Нет, солдат, не говори: двое — это уже кое-что. Без тебя было бы не обойтись.

Без таких людей, как ты, — это я тебе точно говорю — Кюлиш не смог бы поехать за колоколом, а пришлось бы ему стрелять вместо тебя. И господам генералам тоже пришлось бы это делать самолично, не будь тебя. Думаешь, Рудлофу удалось бы провести хоть один приличный допрос, если бы он был вынужден постоянно отлучаться на фронт? Но он не был вынужден, для этого существовал ты. Ты замещал многих, не будь таким скромным. Без двух выстрелов из твоего автомата дело бы не обошлось — не работали бы почта, железная дорога, газовый завод, не было бы тюльпановых рабаток, господина Рудлофа не было бы, и меня тоже, не было бы ни гетто, ни Треблинки — хороши бы мы были без тебя! И теперь ты хочешь нас покинуть?


Гауптштурмфюрер говорил тихо и спокойно, я молчал, но становился все неспокойней.

Потому что его слова не могли быть истиной, но были ею, потому что этого не могло быть, но было. Потому что я не мог с ним согласиться — и соглашался.

Какая игривая мысль: тебя держат за душегуба, так что терять нечего. Очень остроумная мысль. В первой своей части как будто даже очень верная мысль. Тебя держат за душегуба. Ты для них душегуб. Признан таковым. Признан душегубами за своего. Воевал за душегубов. С душегубами попался. Свою душу загубил, да и с телом распрощался.

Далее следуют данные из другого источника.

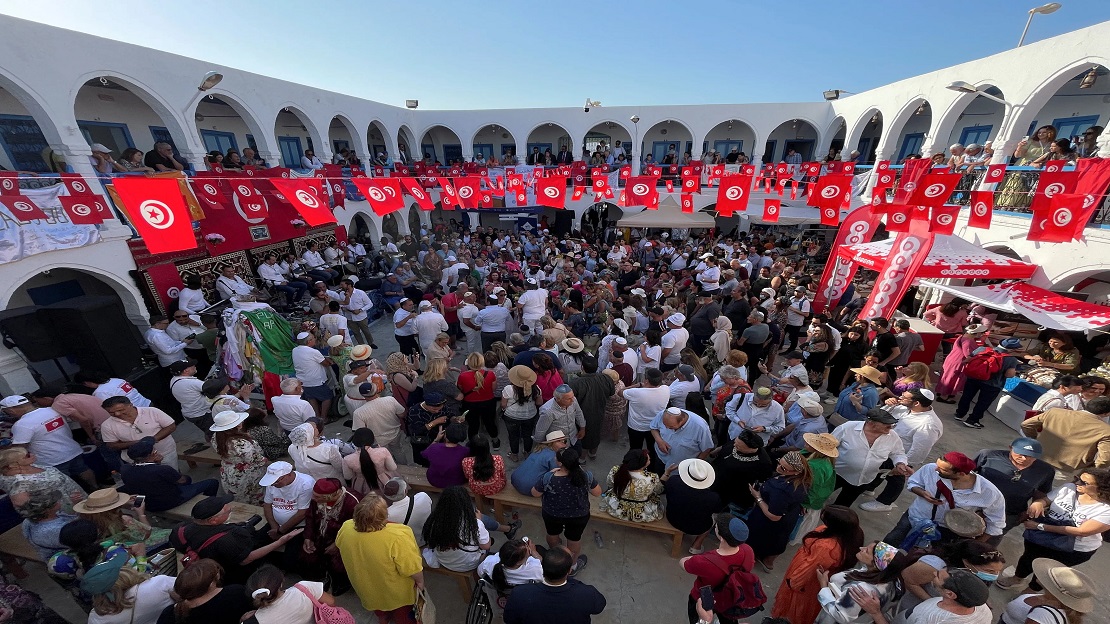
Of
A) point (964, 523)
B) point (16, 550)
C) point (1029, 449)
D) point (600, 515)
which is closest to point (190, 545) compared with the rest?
point (16, 550)

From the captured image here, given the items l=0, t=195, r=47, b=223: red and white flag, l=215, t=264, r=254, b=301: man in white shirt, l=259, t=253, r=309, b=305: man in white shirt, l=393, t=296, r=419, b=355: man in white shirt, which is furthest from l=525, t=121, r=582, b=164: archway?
l=0, t=195, r=47, b=223: red and white flag

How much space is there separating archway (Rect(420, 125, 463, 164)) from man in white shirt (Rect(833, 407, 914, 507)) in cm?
2291

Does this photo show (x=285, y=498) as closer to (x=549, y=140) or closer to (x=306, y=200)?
(x=306, y=200)

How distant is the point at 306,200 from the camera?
23.2 feet

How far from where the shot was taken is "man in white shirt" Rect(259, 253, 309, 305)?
11.2 metres

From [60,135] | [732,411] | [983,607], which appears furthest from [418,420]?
[60,135]

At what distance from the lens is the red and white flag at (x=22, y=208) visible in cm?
643

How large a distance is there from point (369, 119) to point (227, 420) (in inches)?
678

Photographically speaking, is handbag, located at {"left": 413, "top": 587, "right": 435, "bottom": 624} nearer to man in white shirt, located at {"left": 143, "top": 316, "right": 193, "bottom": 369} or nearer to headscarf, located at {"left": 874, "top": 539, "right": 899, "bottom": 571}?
headscarf, located at {"left": 874, "top": 539, "right": 899, "bottom": 571}

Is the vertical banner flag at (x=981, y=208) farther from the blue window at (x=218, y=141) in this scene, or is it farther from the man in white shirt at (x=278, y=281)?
the blue window at (x=218, y=141)

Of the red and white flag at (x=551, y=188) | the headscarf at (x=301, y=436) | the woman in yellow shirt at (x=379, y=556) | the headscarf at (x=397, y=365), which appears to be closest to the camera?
the woman in yellow shirt at (x=379, y=556)

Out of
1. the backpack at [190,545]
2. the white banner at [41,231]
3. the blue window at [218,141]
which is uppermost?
the blue window at [218,141]

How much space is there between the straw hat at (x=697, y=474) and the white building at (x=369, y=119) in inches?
347

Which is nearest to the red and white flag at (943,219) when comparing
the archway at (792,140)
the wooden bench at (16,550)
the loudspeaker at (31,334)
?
the wooden bench at (16,550)
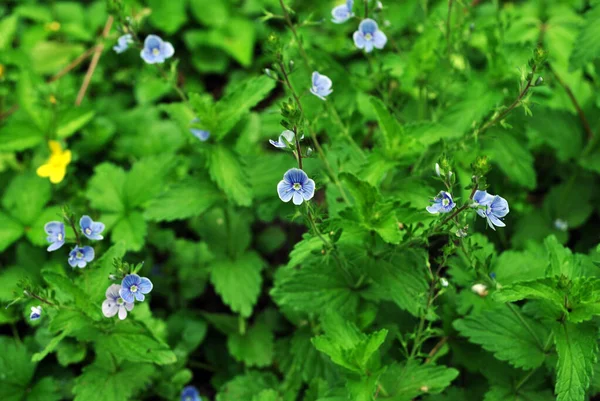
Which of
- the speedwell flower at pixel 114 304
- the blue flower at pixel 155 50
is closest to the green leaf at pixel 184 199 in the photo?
the blue flower at pixel 155 50

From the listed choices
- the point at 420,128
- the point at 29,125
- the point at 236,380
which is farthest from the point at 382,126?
the point at 29,125

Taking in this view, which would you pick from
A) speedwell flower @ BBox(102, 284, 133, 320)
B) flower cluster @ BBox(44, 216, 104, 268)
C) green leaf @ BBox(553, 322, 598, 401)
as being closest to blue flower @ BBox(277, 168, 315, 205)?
speedwell flower @ BBox(102, 284, 133, 320)

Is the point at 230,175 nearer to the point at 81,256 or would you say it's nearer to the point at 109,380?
the point at 81,256

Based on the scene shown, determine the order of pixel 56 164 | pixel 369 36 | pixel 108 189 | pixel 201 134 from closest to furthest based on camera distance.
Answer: pixel 369 36, pixel 201 134, pixel 108 189, pixel 56 164

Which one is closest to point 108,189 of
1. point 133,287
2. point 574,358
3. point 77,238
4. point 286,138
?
point 77,238

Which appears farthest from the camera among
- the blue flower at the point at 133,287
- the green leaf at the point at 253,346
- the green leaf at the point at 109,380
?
the green leaf at the point at 253,346

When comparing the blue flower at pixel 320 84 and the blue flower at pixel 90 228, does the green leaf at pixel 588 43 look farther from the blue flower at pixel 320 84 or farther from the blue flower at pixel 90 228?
the blue flower at pixel 90 228

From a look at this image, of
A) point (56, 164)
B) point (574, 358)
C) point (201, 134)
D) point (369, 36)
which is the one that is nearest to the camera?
point (574, 358)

Дорогая мама! Здесь обо мне очень плохо говорят. Одни уверяют, что я заодно с другими, а другие говорят, что да, верно, я заодно с ними. Я не хочу быть с ними заодно, но они говорят об этом так, что приходится верить. Что я этого не хочу, помогает мало — ведь я так неискушен в хотении. Они уверяют, что я был их пособником, а я даже толком не знаю, каковы их дела. Дела некоторых мне известны, и я боюсь узнать про дела других. Потому что меня считают их пособником во всем.

Некоторые даже говорят, что я был не только пособником. Другие — что уж пособником-то я был наверняка. Я все время думал: скорее бы мне выбраться из ямы. Но теперь я понял: я нахожусь в двух ямах. Одна яма глубокая, но узкая, для меня одного, из нее можно выбраться. Но когда я из нее вылезу, то окажусь в другой, более просторной яме и более подходящей для меня. И как я выберусь из этой второй ямы — не знаю.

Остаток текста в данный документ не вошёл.